Here I’m talking about horror films, teen/sex comedies, pulpy/sleazy thrillers and other films like that; basically the sorta stuff that doesn’t aim to be the next Billy Elliot or Mrs Henderson Presents. Stuff you might wanna go see with your teenage pals, rather than watch on BBC1 on a Sunday evening.

Two British film makers I greatly admire are Keith Bell and Neil Marshall, the producer and director respectively behind Dog Soldiers and The Descent. I believe they have hit the nail on the head in terms of what the industry needs.

I’m sure they didn’t make these movies with the idea of showing the British film industry what they are doing wrong. I’m sure they just grew up watching horror movies and loving them, and deciding naturally that this is the direction they should go in. But in doing so they have shown that there is some light at the end of the tunnel. If you make a really great B-movie you can make money. And not only that, you can compete with Hollywood. As demonstrated by the fact the Descent did much better than the Cave, a Hollywood movie along the same lines.

Because you know what? You don’t need Tom Cruise or millions of SFX shots to do a sleazy erotic thriller, or to do a gross out comedy or a gore infested horror movie. B-movies don’t need mega resources, they just need talented film makers behind them.

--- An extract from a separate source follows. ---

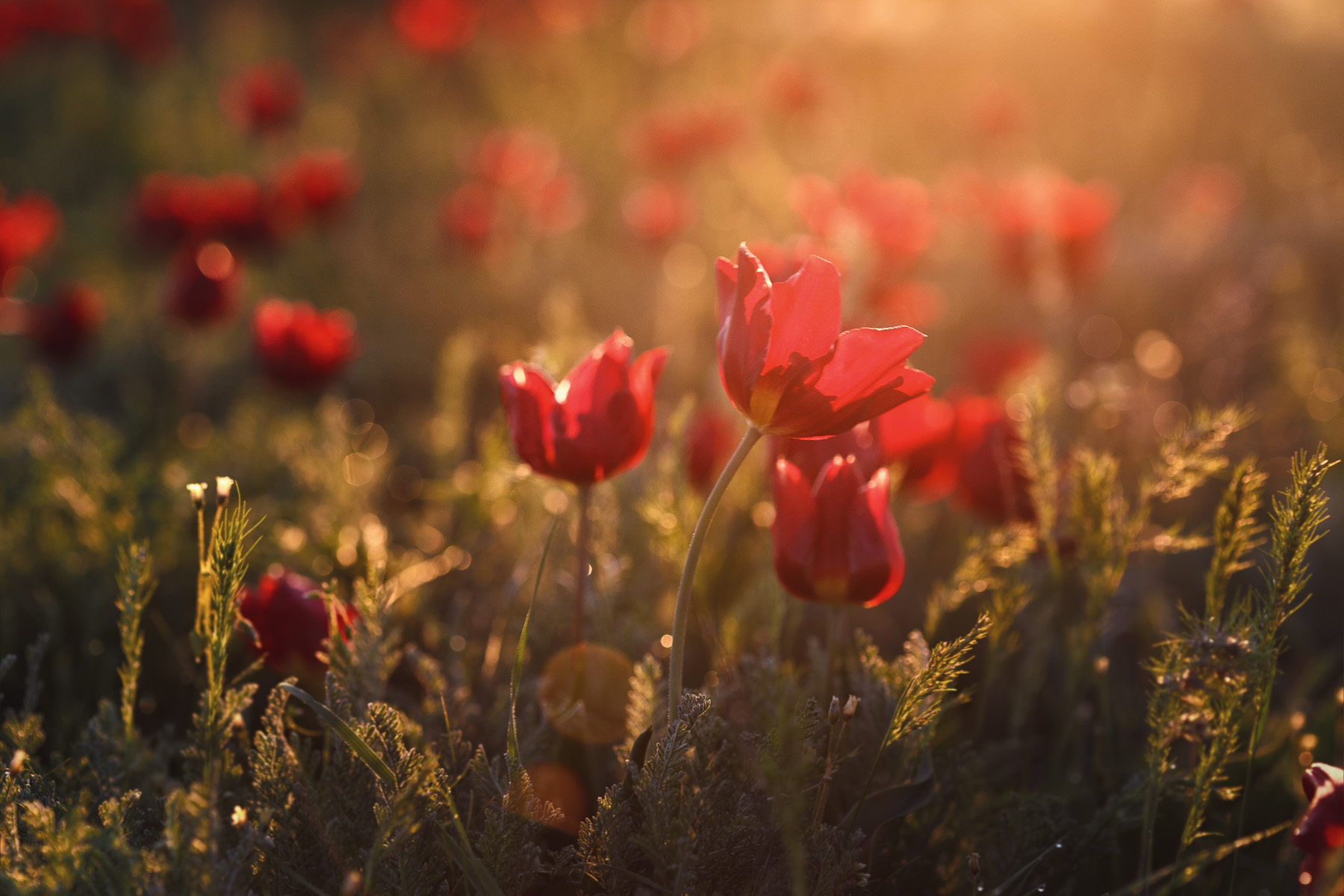 Цветущая Калмыкия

This is exactly the sort of stuff that fits the British film industry perfectly in terms of the budgets it deals with. But for some reason I don’t see the British movies in the cinema being these sorts of movies.

So why not?

I’m not sure if I believe that I am the only person the country who believes that this is what we need to be doing, and that everyone else is looking for the next Billy Elliot. But maybe that really is the case?

I think it’s far more likely that we just aren’t producing films of this sort to a high enough calibre. The reason the Descent was the only British horror movie of note the other year was because all the other ones being made must have been stinkers.

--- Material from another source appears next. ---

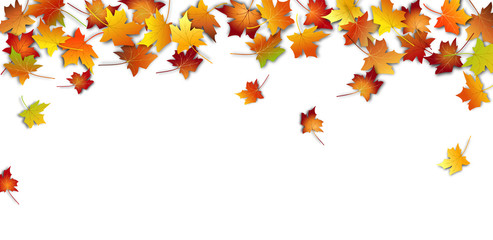 Autumn leaves. Fall colorful maple leaves on white background. Flying foliage. Vector illustration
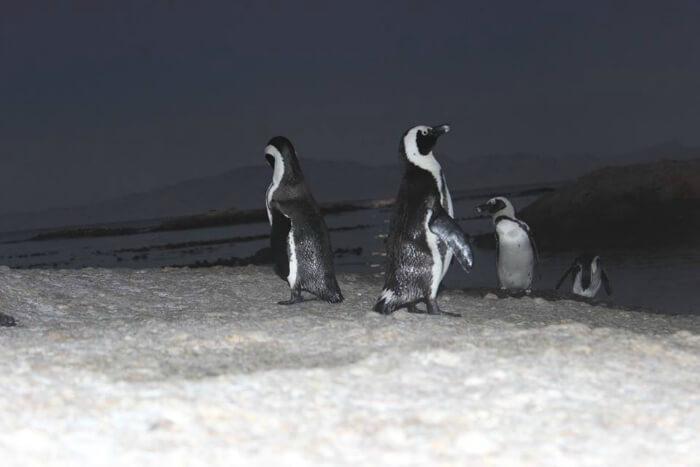 Penguin sighting at Camps Bay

I think maybe there is an argument that respectable film makers, i.e. those with any talent, basically don’t want to be associated with these sorts of movies, hence the only people who make them are the talentless hacks. Everyone reading this blog probably knows some guy who has a camcorder and is currently making another low budget horror feature film, but how many established and talented up and coming film makers want to work with these movies?

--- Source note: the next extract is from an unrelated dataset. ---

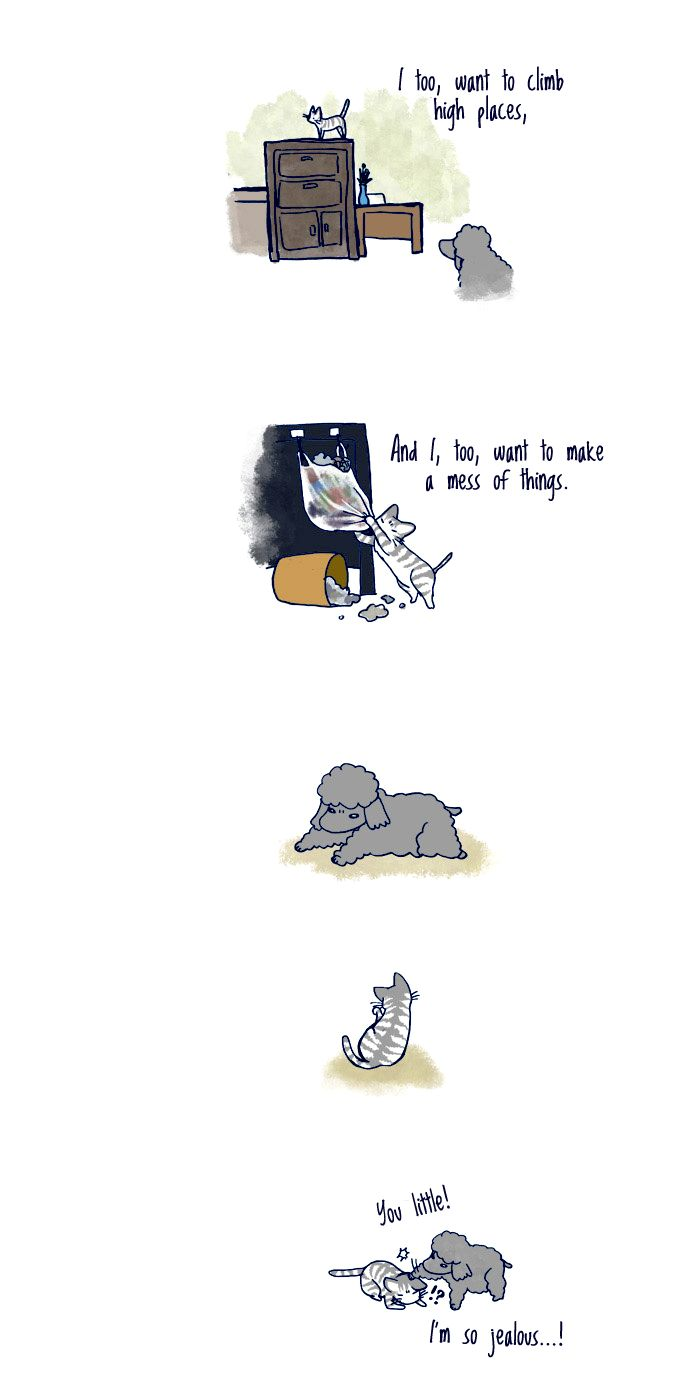 My Young Cat and My Old Dog 56 Page 2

Even I am guilty of this. I have an idea for a really kick ass horror movie, but I feel like if that is the one and only spec script of mine that someone reads they will think I am a sleazy guy with no breadth or depth in what I can write.

Maybe that’s stupid? Maybe if I write a really kick ass horror script it wont matter if the person reading it is really grossed out by the death scene involving the hot poker, they will still be able to see that I have a future ahead of me, writing tender and moving works. Somehow I don’t see that being the case though.

So even I, the guy who is ranting about us needing to make B movies, would prefer that he is seen to write stuff other than B- movies. So just what chance does the British film industry ever have of getting over itself and making any money? Because that’s basically the problem. We need to get over our selves and get off our intellectual high horse and go make some kick ass sleazy movies.

We need to ignore our heritage of Shakespeare and other illustrious artists and we need to realise that getting down and dirty and making rank and file movies that appeal to teenagers who never read movies reviews IS the way forward, and that there is nothing shallow, or inartistic about doing that.

Alien is one of the greatest movies ever made, and it is no different from Saw. It is just a horror movie aimed at scaring movie goers shitless and creeping them out long enough that they tell their mates about it…. This is why I reaspect Neil Marshall and Keith Bell so much. They want to make the next Alien. And like I say… we should be aiming to make the greatest B-movies we possibly can.